The AI startup Nous Research is reportedly negotiating a new funding round of at least $75 million, according to a report by TechCrunch. The valuation of the company behind the open AI agent Hermes is expected to rise from around $1 billion to $1.5 billion. The investment firm Robot Ventures is said to be leading the round, with Union Square Ventures participating as another investor.
Hermes combines web search, code, and image analysis in one agent
Nous Research was founded in 2023 by Jeffrey Quesnelle, Karan Malhotra, Ryan Teknium, and Shivani Mitra. The company develops the open-source agent Hermes, which has capabilities such as web search, programming, and image understanding built-in. The agent also self-learns skills from usage and improves them over time.
The project has around 210,000 stars and more than 38,000 forks in the GitHub repository, metrics for the distribution and reuse of an open-source project. Users can access Hermes either for free as an open-source version or for a monthly fee as a cloud version with more computing power and access to over 200 language models.
In early June 2026, Nous Research released Hermes Desktop, an independent application for macOS, Windows, and Linux. It brings the agent, which had primarily been operated via the command line until then, to the home computer, with the source code available under the MIT license. The application was first showcased in the GTC keynote by Nvidia CEO Jensen Huang, as the company announced on X, before it went into public preview in June.
Valuation would be one and a half times higher than in Series A
In April 2025, the investment firm Paradigm led a Series A round of $50 million and valued Nous Research at around $1 billion at that time. North Island Ventures, OSS Capital, and investor Balaji Srinivasan also participated in the round. The total funding thus amounted to about $70 million before the current round. The now reported valuation of $1.5 billion has not been independently verified.

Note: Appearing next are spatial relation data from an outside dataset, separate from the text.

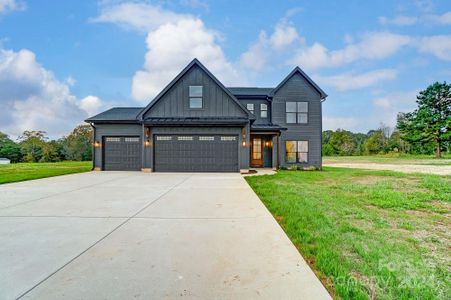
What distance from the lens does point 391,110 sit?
45.2 m

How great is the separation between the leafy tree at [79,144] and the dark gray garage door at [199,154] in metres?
26.7

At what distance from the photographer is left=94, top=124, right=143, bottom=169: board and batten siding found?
1445cm

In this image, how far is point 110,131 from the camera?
47.7ft

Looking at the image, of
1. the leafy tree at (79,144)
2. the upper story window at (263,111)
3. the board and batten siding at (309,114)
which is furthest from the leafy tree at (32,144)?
the board and batten siding at (309,114)

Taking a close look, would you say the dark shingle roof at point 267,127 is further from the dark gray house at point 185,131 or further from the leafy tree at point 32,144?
the leafy tree at point 32,144

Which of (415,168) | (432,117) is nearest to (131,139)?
(415,168)

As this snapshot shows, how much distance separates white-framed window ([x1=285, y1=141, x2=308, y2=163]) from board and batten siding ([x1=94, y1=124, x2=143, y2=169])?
10193mm

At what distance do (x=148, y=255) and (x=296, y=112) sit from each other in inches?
605

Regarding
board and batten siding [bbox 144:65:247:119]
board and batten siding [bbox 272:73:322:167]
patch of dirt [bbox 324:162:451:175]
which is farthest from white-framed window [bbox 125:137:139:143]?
patch of dirt [bbox 324:162:451:175]

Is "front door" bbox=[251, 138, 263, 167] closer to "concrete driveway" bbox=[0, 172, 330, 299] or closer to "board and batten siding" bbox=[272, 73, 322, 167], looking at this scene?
"board and batten siding" bbox=[272, 73, 322, 167]

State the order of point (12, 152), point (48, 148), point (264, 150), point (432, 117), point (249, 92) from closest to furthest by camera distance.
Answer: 1. point (264, 150)
2. point (249, 92)
3. point (432, 117)
4. point (48, 148)
5. point (12, 152)

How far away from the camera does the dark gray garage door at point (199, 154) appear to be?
43.7ft

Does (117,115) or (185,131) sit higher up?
(117,115)

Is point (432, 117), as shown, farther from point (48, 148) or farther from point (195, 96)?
point (48, 148)
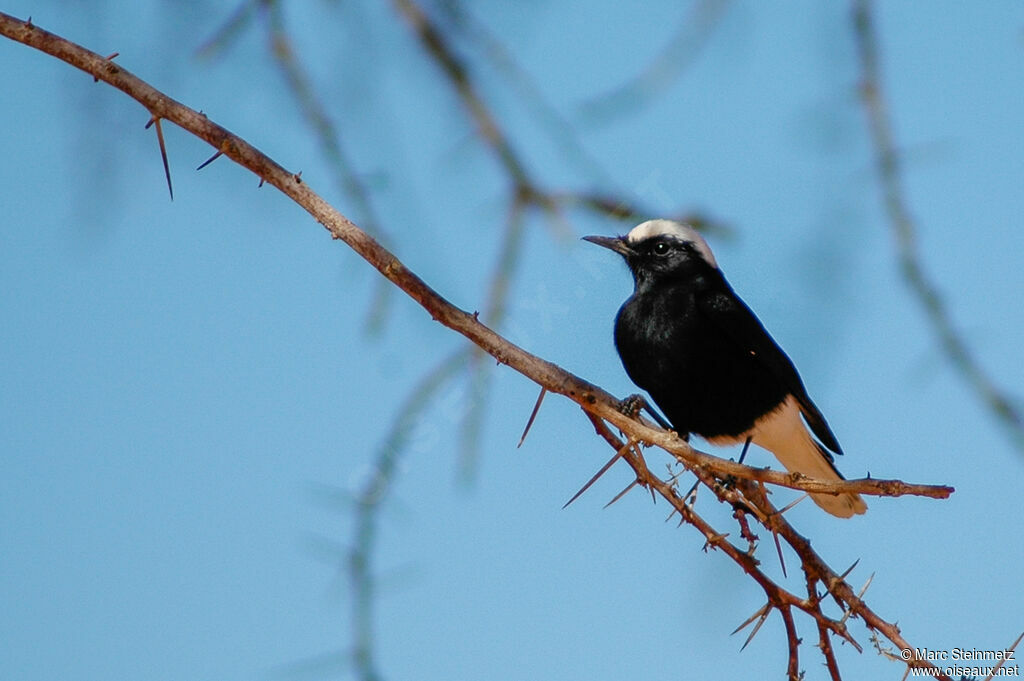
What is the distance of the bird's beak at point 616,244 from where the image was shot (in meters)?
5.13

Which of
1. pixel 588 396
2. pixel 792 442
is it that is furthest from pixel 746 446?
pixel 588 396

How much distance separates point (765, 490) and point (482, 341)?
97 centimetres

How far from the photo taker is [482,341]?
109 inches

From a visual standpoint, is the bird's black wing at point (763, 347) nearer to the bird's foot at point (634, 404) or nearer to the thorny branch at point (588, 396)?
the bird's foot at point (634, 404)

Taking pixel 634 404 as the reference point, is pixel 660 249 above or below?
above

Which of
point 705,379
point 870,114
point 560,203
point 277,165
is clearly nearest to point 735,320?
point 705,379

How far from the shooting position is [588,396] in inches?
114

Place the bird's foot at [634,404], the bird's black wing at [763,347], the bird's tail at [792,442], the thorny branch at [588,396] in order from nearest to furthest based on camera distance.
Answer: the thorny branch at [588,396]
the bird's foot at [634,404]
the bird's black wing at [763,347]
the bird's tail at [792,442]

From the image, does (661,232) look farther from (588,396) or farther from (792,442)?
(588,396)

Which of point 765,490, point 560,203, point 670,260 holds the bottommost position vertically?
point 765,490

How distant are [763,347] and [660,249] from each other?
778 mm

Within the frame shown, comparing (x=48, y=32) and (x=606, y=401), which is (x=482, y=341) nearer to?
(x=606, y=401)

Nous Research is also known for the decentralized training network Psyche, which aggregates computing power from distributed participants for training AI models. This approach has connected the company with crypto-related investors like Paradigm. Such funds specializing in digital assets are currently investing larger shares of new capital in AI and agent software, as the traditional crypto business is losing momentum. Just on July 8, 2026, Paradigm itself introduced a new fund of $1.2 billion with an explicit AI focus. Nous Research, Robot Ventures, and Union Square Ventures did not comment on inquiries from TechCrunch regarding the current round.
It remains unclear whether the round will take place as reported or whether it will be structured again through crypto-related investors. An official closing with confirmed figures from all sides is still pending.